During the planning process, a planner may have many options for refinements to perform on the plan being developed. The planner's efficiency depends on how it chooses which refinement to do next. Recent studies have shown that several versions of the popular “least commitment” plan refinement strategy are often outperformed by a fewest alternatives first (FAF) strategy that chooses to refine the plan element that has the smallest number of alternative refinement options.

In this paper, we examine the FAF strategy in more detail, to try to gain a better understanding of how well it performs and why. We present the following results:

  1. A refinement planner's search space is an AND/OR graph, and the planner “serializes” this graph by mapping it into an equivalent state-space graph. Different plan refinement strategies produce different serializations of the AND/OR graph.

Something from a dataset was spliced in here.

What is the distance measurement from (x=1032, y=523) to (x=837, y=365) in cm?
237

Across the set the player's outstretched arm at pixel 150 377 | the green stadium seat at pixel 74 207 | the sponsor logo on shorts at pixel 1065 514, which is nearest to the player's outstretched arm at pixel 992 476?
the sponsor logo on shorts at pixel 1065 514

  2. The sizes of different serializations of the AND/OR graph can differ by an exponential amount. A planner whose refinement strategy produces a small serialization is likely to be more efficient than a planner whose refinement strategy produces a large serialization.

  3. The FAF heuristic can be computed in constant time, and in our experimental studies it usually produced an optimal or near-optimal serialization. This suggests that using FAF (or some similar heuristic) is preferable to trying to guarantee an optimal serialization (which we conjecture is a computationally intractible problem).

This research was supported in part by grants from NSF (IRI-9306580 and EEC 94-02384), ONR (N00014-J-91-1451), AFOSR (F49620-93-1-0065), the ARPA/Rome Laboratory Planning Initiative (F30602-93-C-0039), the ARPA 13 Initiative (N00014-94-10907), the ARL (DAAH049610297), and ARPA contract DABT-95-00037. Any opinions, findings, and conclusions or recommendations expressed in this material are those of the authors and do not necessarily reflect the view of the funders.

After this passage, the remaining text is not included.